• **ACTIVITÉ**:
Pour chacune des affirmations ci-dessous, dites si elle concorde avec le texte sur le soutien à la parentalité : répondez par oui ou par non et citez à l'identique les mots du texte qui permettent de trancher.
1. Le rapport du CAS a été remis le 3 septembre à la ministre déléguée à la famille.
2. Selon le CAS, la France est en avance sur les pays étudiés en matière d'aide à la parentalité.
3. Le CAS recommande de réserver les services de soutien aux seules familles en grande difficulté.

• **DOCUMENT SOURCE**:
- - -
Banaliser le recours aux services de soutien à la parentalité pour réduire les craintes de stigmatisation des parents, diversifier les services pour répondre à la variété de leurs besoins, leur garantir un accès effectif aux dispositifs de soutien… Dans un rapport remis le 3 septembre à la ministre déléguée à la famille (1), le Centre d’analyse stratégique (CAS) formule plusieurs pistes pour améliorer l’efficacité du dispositif français de soutien à la parentalité. S’appuyant sur une analyse internationale des bonnes pratiques en la matière, il recommande aux pouvoirs publics de créer des services à destination de tous les parents, quelle que soit la configuration familiale, et à toutes les étapes du développement de l’enfant. Le rapport a été notamment coordonné par Sylvain Lemoine, alors chef du département « questions sociales » du CAS et qui a rejoint le cabinet de Dominique Bertinotti en juin dernier en tant que conseiller pour l’enfance, la parentalité et l’égalité des droits.
La question de l’aide à la parentalité revêt une importance croissante dans l’ensemble des pays étudiés par le rapport (Australie, Canada, Etats-Unis, Irlande, Israël, Royaume-Uni…) alors que, dans le même temps, la France accuse un certain retard en la matière, estime le CAS. Reprenant le constat posé par la Cour des comptes en 2009 (2), l’organisme pointe un « empilement de dispositifs dispersés géographiquement et mal articulés entre eux ». En France, ces dispositifs visent à accroître la confiance des parents dans leurs compétences parentales (réseaux d’écoute, d’appui et d’accompagnement des parents), à apaiser les conflits intrafamiliaux (médiation familiale et espaces de rencontre), à accompagner les enfants et leur famille dans le parcours scolaire (contrats locaux d’accompagnement à la scolarité), à informer les parents (points info familles) ainsi que les couples autour des questions de sexualité et de vie familiale (conseil conjugal et familial). Le CAS dénonce également un « défaut de réflexion relatif à l’accès des parents à l’information », un manque d’évaluation des dispositifs et de pilotage, des financements « épars », « mal connus » et « souvent incertains » (3). Soulignons que, depuis les critiques de la Cour des comptes, un comité national de pilotage a été créé et des instructions ont été données pour améliorer la coordination au niveau départemental (4).
Il faut répondre à l’hétérogénéité des besoins et des attentes des parents en diversifiant les services et les modalités d’intervention, plaide le CAS. Pour couvrir toute la population, il recommande d’articuler une offre de services généralistes ayant vocation à bénéficier à tous les parents avec une offre de services spécifiques s’adressant à des catégories particulières, confrontées ou non à des difficultés importantes (parents d’adolescents, familles monoparentales, parents de différentes origines culturelles…). Selon l’organisme, le recours aux services de soutien doit être banalisé, notamment grâce à une « politique de communication ambitieuse et coordonnée ». Il préconise aussi d’« aller au-devant des parents pour mieux les informer sur les services de soutien disponibles ». Il suggère pour cela de systématiser l’envoi d’informations à certains moments clés de la vie, de développer les guichets uniques (sites Internet ou centres d’information) et de proposer des informations détaillées sur le contenu des programmes, la méthode, les outils, le déroulement des séances, etc.
- - -
• **DONNÉES PRÉSENTÉES**:
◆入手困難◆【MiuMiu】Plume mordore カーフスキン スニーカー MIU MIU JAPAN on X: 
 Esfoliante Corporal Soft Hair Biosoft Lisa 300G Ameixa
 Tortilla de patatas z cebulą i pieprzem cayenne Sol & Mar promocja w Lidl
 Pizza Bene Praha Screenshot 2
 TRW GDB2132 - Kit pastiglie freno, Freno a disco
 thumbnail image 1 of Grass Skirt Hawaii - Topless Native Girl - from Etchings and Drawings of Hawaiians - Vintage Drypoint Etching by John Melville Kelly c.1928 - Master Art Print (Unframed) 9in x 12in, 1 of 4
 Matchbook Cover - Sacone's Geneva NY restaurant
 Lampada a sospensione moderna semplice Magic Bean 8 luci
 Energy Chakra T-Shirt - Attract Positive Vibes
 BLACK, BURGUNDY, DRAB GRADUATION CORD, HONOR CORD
- - -
• **CORRIGÉ**:
1. Oui : « Dans un rapport remis le 3 septembre à la ministre déléguée à la famille ».
2. Non : « la France accuse un certain retard en la matière ».
3. Non : « créer des services à destination de tous les parents, quelle que soit la configuration familiale ».